▸ Stated exercise:
Copy out every one of the records below word for word.

▸ Source data:
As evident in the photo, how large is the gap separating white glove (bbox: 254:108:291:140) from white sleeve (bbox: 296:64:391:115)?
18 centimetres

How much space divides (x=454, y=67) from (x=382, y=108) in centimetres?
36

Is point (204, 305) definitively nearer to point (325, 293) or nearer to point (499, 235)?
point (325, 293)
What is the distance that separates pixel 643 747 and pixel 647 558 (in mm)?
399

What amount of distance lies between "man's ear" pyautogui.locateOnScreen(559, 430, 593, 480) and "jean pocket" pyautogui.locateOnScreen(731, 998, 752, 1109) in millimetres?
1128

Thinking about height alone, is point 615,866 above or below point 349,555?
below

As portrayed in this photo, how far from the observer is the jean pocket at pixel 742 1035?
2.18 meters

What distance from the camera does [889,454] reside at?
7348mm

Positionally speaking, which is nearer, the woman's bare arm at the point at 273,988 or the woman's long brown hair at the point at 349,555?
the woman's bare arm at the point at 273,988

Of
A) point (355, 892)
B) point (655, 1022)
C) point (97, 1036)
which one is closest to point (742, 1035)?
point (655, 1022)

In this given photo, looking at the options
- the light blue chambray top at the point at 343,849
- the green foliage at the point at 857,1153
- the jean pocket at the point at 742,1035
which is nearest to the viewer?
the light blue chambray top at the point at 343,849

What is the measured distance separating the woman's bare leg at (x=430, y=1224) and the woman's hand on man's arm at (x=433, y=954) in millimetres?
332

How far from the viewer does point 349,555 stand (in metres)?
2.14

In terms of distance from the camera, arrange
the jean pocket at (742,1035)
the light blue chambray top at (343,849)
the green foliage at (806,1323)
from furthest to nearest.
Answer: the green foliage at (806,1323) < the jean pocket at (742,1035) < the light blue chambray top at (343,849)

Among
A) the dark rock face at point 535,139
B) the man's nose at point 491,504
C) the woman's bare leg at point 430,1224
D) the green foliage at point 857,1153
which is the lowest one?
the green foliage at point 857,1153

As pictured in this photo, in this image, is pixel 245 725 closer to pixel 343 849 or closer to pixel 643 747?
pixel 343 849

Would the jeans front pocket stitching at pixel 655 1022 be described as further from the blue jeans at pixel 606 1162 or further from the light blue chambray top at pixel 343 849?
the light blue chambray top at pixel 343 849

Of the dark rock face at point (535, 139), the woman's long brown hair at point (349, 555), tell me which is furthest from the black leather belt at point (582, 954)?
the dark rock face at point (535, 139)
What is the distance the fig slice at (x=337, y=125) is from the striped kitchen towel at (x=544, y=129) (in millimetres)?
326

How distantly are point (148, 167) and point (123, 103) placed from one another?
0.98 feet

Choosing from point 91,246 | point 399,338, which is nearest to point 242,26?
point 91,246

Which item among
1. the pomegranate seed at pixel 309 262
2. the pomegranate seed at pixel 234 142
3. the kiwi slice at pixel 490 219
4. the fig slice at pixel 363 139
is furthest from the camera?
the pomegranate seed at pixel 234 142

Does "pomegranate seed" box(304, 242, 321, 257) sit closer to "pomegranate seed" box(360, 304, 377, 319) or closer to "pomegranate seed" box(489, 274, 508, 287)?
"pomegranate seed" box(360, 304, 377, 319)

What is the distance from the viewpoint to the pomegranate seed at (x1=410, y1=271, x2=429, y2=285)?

▸ Written response:
As evident in the photo, how large is the gap separating white glove (bbox: 254:108:291:140) from white sleeve (bbox: 296:64:391:115)?
18 centimetres

How much space divides (x=454, y=67) from (x=382, y=108) in centimetres?
36

Is point (204, 305) definitively nearer to point (325, 293) or nearer to point (499, 235)?
point (325, 293)
What is the distance that separates pixel 643 747 and pixel 647 558 (in mm)?
399

What amount of distance lies between "man's ear" pyautogui.locateOnScreen(559, 430, 593, 480) and "jean pocket" pyautogui.locateOnScreen(731, 998, 752, 1109) in millimetres?
1128

Thinking about height alone, is point 615,866 above or below point 349,555?
below

As portrayed in this photo, how far from the observer is the jean pocket at pixel 742 1035?
2.18 meters

What distance from the camera does [889,454] reside at?
7348mm

Positionally speaking, which is nearer, the woman's bare arm at the point at 273,988 or the woman's long brown hair at the point at 349,555?
the woman's bare arm at the point at 273,988

Of
A) point (355, 892)
B) point (655, 1022)
C) point (97, 1036)
which one is closest to point (742, 1035)?
point (655, 1022)

In this given photo, looking at the options
- the light blue chambray top at the point at 343,849
- the green foliage at the point at 857,1153
- the jean pocket at the point at 742,1035
which is nearest to the viewer?
the light blue chambray top at the point at 343,849

What is the measured distance separating the woman's bare leg at (x=430, y=1224) and the woman's hand on man's arm at (x=433, y=954) in millimetres?
332

How far from the viewer does point 349,555 stand (in metres)?
2.14

In terms of distance from the camera, arrange
the jean pocket at (742,1035)
the light blue chambray top at (343,849)
the green foliage at (806,1323)
from furthest to nearest.
Answer: the green foliage at (806,1323) < the jean pocket at (742,1035) < the light blue chambray top at (343,849)

Among
A) the dark rock face at point 535,139
B) the man's nose at point 491,504
C) the woman's bare leg at point 430,1224
D) the green foliage at point 857,1153
which is the lowest one?
the green foliage at point 857,1153

As pictured in this photo, in this image, is pixel 245 725 closer to pixel 343 849 or closer to pixel 643 747?
pixel 343 849

Would the jeans front pocket stitching at pixel 655 1022 be described as further from the blue jeans at pixel 606 1162 or further from the light blue chambray top at pixel 343 849?
the light blue chambray top at pixel 343 849

Of the dark rock face at point (535, 139), the woman's long brown hair at point (349, 555), tell me which is furthest from the black leather belt at point (582, 954)?
the dark rock face at point (535, 139)
What is the distance the fig slice at (x=337, y=125) is from the striped kitchen towel at (x=544, y=129) (in millimetres)?
326

How distantly are point (148, 167) and point (123, 103) placed from one another?
0.98 feet

Choosing from point 91,246 | point 399,338, which is nearest to point 242,26?
point 91,246

Which item among
1. the pomegranate seed at pixel 309 262
2. the pomegranate seed at pixel 234 142
3. the kiwi slice at pixel 490 219
4. the fig slice at pixel 363 139
is furthest from the camera?
the pomegranate seed at pixel 234 142

Does "pomegranate seed" box(304, 242, 321, 257) sit closer to "pomegranate seed" box(360, 304, 377, 319) or closer to "pomegranate seed" box(489, 274, 508, 287)?
"pomegranate seed" box(360, 304, 377, 319)

What is the distance from the viewpoint to the pomegranate seed at (x1=410, y1=271, x2=429, y2=285)?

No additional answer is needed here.